Em vez de retomar o diálogo com a esquerda e um programa semelhante ao da “geringonça” (2015/2019), com medidas efetivas de socorro aos mais pobres diante do crescimento da inflação (cerca de 10% ao ano), António Costa e seu partido decidiram dar as costas para os problemas concretos da vida dos portugueses.
Assim, os hospitais estão enfrentando a falta de profissionais e de equipamentos, piorando o atendimento de urgência, as escolas seguem com falta de professores e salários baixos, o salário mínimo (agora em 760 €) está muito abaixo das necessidades de uma família, a casa própria cada vez mais distante e os aluguéis consumindo grande parte dos salários, além de um mercado de trabalho onde o que mais cresce é o serviço temporário, em condições precárias.

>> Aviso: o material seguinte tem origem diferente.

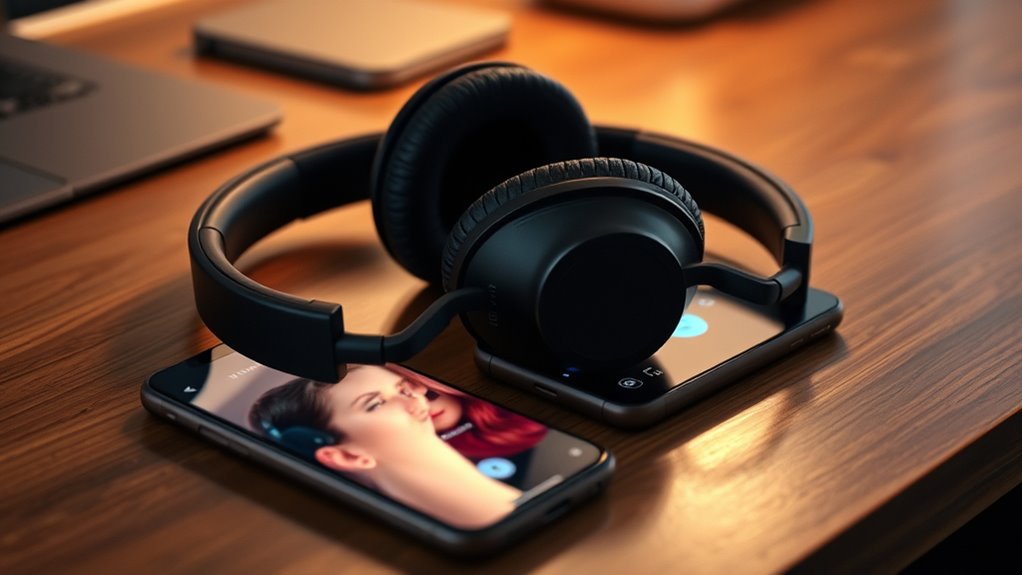 headphones noise sound comfort
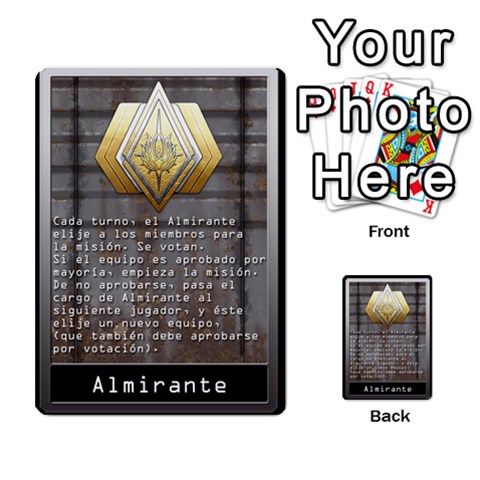 Resistencia Galactica By Mynth Front 11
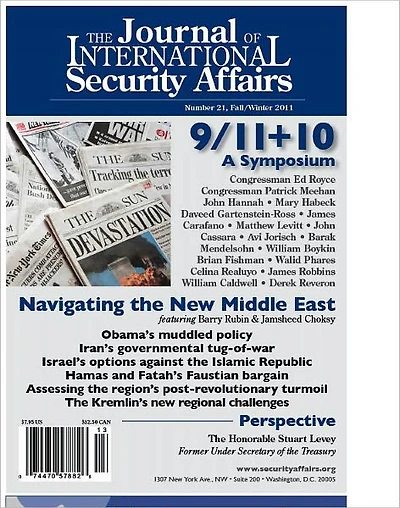 The Journal of International Security Affairs, Fall/Winter 2011
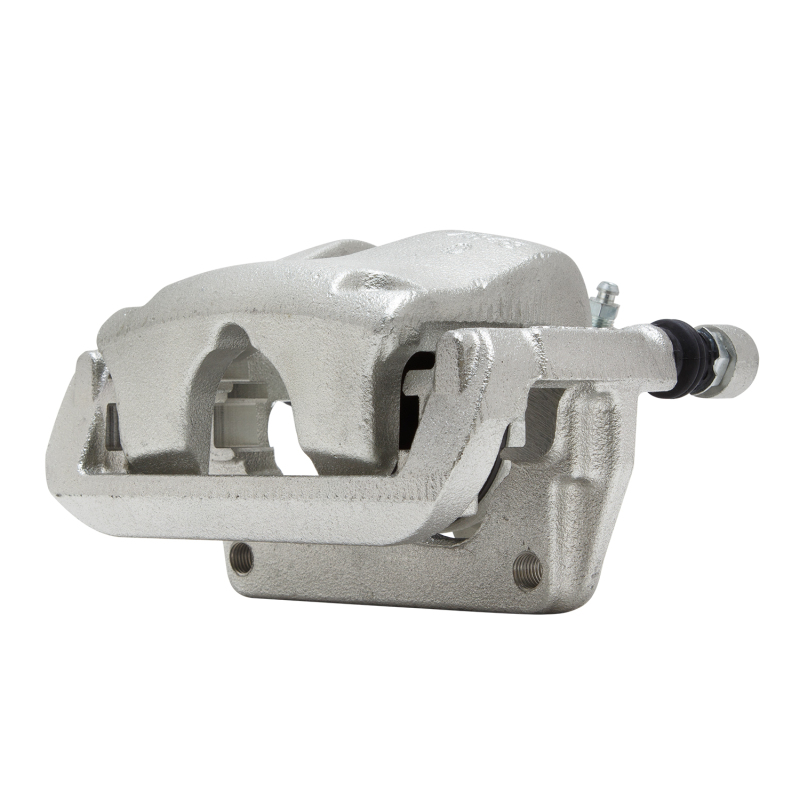 Picture of DFC 11-16 Mini Cooper Paceman Front-L Premium Caliper - Silver Zinc Coated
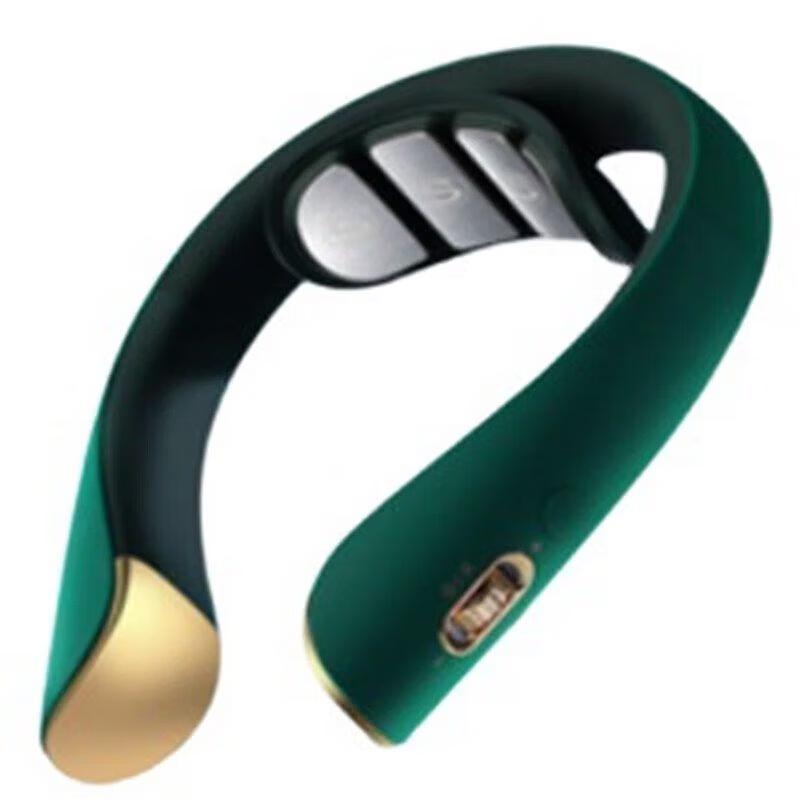 SKG K5-2 Portable Neck Massager with Heat and Red Light
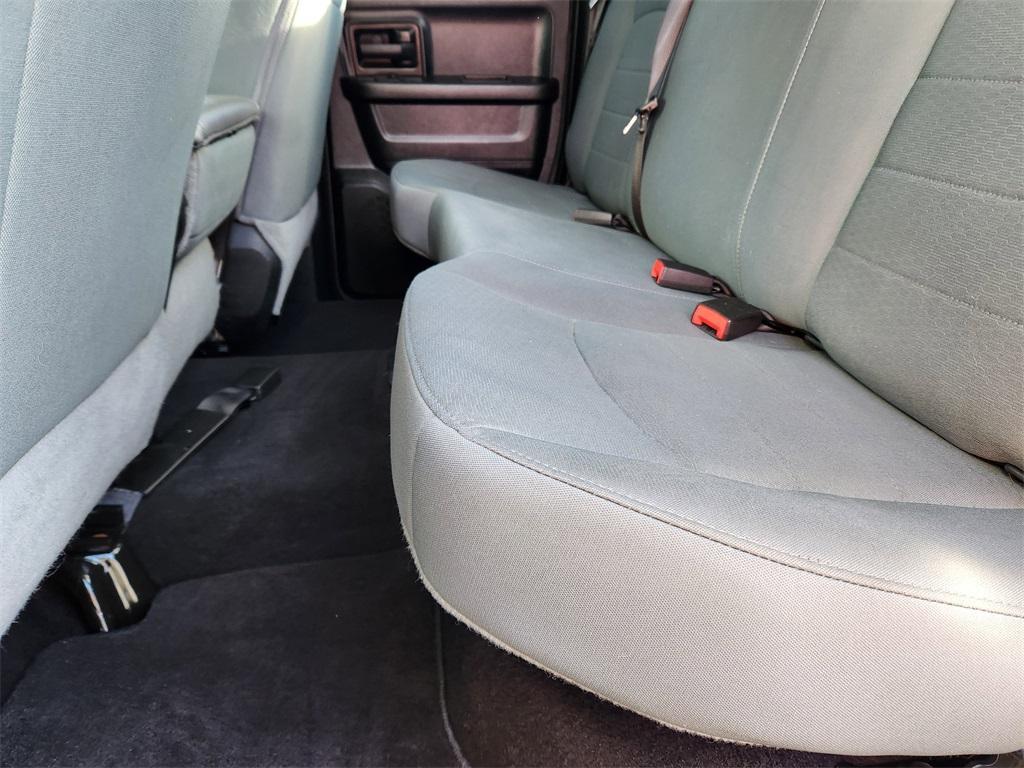 used 2018 Ram 1500 car, priced at $19,376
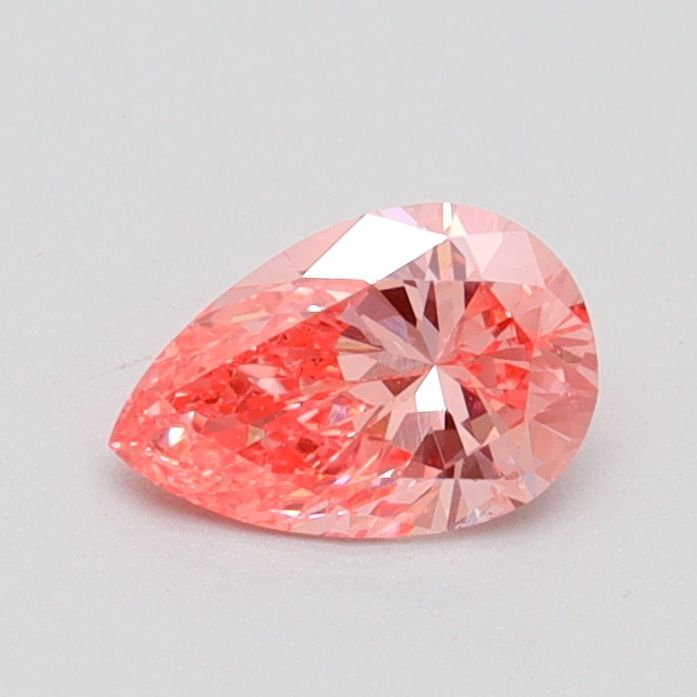 0.50 ct. pear Lab Grown Diamond front image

Não por acaso profissionais da Educação, ferroviários e outras categorias voltaram a paralisar suas atividades neste final de ano, exigindo melhores salários e condições de trabalho. Sem falar na penúria de milhões de portugueses aposentados, com ganhos médios de cerca de meio salário-mínimo.
Para piorar, o primeiro-ministro António Costa não contém as disputas internas, a incapacidade e a gula de alguns dos membros de seu governo. Já são 11 demissões de ministros e secretários envolvidos em escândalos em apenas nove meses de mandato. As mais recentes ligadas ao caso da indenização da ex-secretária Alexandra Reis, que fora agraciada com 500€ mil quando pediu para sair da TAP, empresa pública que vem sendo esvaziada rumo a uma nova privatização.
Enquanto isso, na vizinha Espanha, o PS e seus aliados de esquerda tomam medidas concretas para abrandar os efeitos da crise sobre os mais pobres. As de maior impacto são a recente suspensão do IVA sobre gêneros alimentícios de primeira necessidade e o congelamento do preço das rendas.
A crise do governo da maioria absoluta do PS, em Portugal, não é apenas consequência dos efeitos da guerra na Ucrânia, que todos os países membros da União Européia decidiram bancar, subordinando-se aos interesses dos EUA/OTAN e da indústria armamentista. É também resultado das escolhas políticas ao centro e da autossuficiência dos que acreditam poder governar só com seus pares.
A seguir aprofundando sua postura de ignorar o sofrimento dos trabalhadores, os aposentados e os mais pobres, adotando medidas tímidas e fazendo propaganda de um Portugal que não existe, o Partido Socialista vai ressuscitar o PSD nas próximas eleições. E o pior, provavelmente com uma maioria que poderá ser formada em aliança com a extrema-direita e a direita liberal.